WHAT THE TASK REQUIRES: Copy out each of the following lines word for word, without the pictures.
>> Start
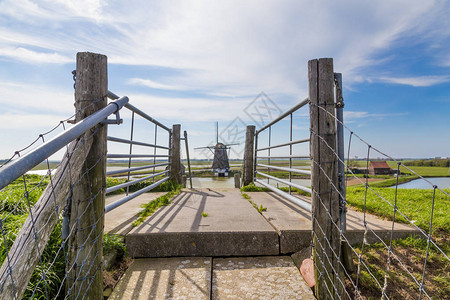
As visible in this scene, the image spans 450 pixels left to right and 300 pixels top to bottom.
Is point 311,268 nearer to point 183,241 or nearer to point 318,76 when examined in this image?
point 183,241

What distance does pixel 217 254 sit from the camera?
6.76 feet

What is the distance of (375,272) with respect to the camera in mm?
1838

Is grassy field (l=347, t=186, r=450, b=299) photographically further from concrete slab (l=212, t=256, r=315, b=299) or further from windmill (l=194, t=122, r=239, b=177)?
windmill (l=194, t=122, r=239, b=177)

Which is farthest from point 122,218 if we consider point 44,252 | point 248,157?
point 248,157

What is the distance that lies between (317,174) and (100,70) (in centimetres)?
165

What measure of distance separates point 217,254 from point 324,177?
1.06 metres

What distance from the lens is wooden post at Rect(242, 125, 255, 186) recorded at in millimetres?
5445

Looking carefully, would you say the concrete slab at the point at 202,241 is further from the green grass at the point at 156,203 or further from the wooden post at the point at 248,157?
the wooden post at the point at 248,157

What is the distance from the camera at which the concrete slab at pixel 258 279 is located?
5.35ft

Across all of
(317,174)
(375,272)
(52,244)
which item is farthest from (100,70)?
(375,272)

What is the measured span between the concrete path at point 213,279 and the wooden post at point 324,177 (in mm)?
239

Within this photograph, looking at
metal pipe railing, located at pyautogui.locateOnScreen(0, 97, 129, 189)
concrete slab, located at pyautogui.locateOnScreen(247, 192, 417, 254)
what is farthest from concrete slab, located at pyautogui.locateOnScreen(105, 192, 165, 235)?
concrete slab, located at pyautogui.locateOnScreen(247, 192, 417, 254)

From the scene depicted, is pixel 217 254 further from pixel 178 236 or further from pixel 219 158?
>> End
TASK ANSWER:
As visible in this scene, the image spans 450 pixels left to right and 300 pixels top to bottom.
Is point 311,268 nearer to point 183,241 or nearer to point 318,76 when examined in this image?
point 183,241

What distance does pixel 217 254 sit from the camera?
6.76 feet

What is the distance of (375,272) with respect to the camera in mm?
1838

Is grassy field (l=347, t=186, r=450, b=299) photographically further from concrete slab (l=212, t=256, r=315, b=299) or further from windmill (l=194, t=122, r=239, b=177)?
windmill (l=194, t=122, r=239, b=177)

Which is farthest from point 122,218 if we consider point 44,252 | point 248,157?
point 248,157

What is the distance that lies between (317,174) and (100,70) (in centimetres)?
165

What measure of distance separates point 217,254 from point 324,177?
1.06 metres

What distance from the lens is wooden post at Rect(242, 125, 255, 186) recorded at in millimetres?
5445

Looking carefully, would you say the concrete slab at the point at 202,241 is further from the green grass at the point at 156,203 or further from the wooden post at the point at 248,157?
the wooden post at the point at 248,157

What is the distance from the camera at which the concrete slab at pixel 258 279 is located?
5.35ft

Across all of
(317,174)
(375,272)
(52,244)
which item is farthest from (100,70)?
(375,272)

What is the measured span between the concrete path at point 213,279 and the wooden post at point 324,177 (in mm)?
239

Within this photograph, looking at
metal pipe railing, located at pyautogui.locateOnScreen(0, 97, 129, 189)
concrete slab, located at pyautogui.locateOnScreen(247, 192, 417, 254)
what is farthest from concrete slab, located at pyautogui.locateOnScreen(105, 192, 165, 235)?
concrete slab, located at pyautogui.locateOnScreen(247, 192, 417, 254)

From the scene depicted, is pixel 217 254 further from pixel 178 236 or further from pixel 219 158?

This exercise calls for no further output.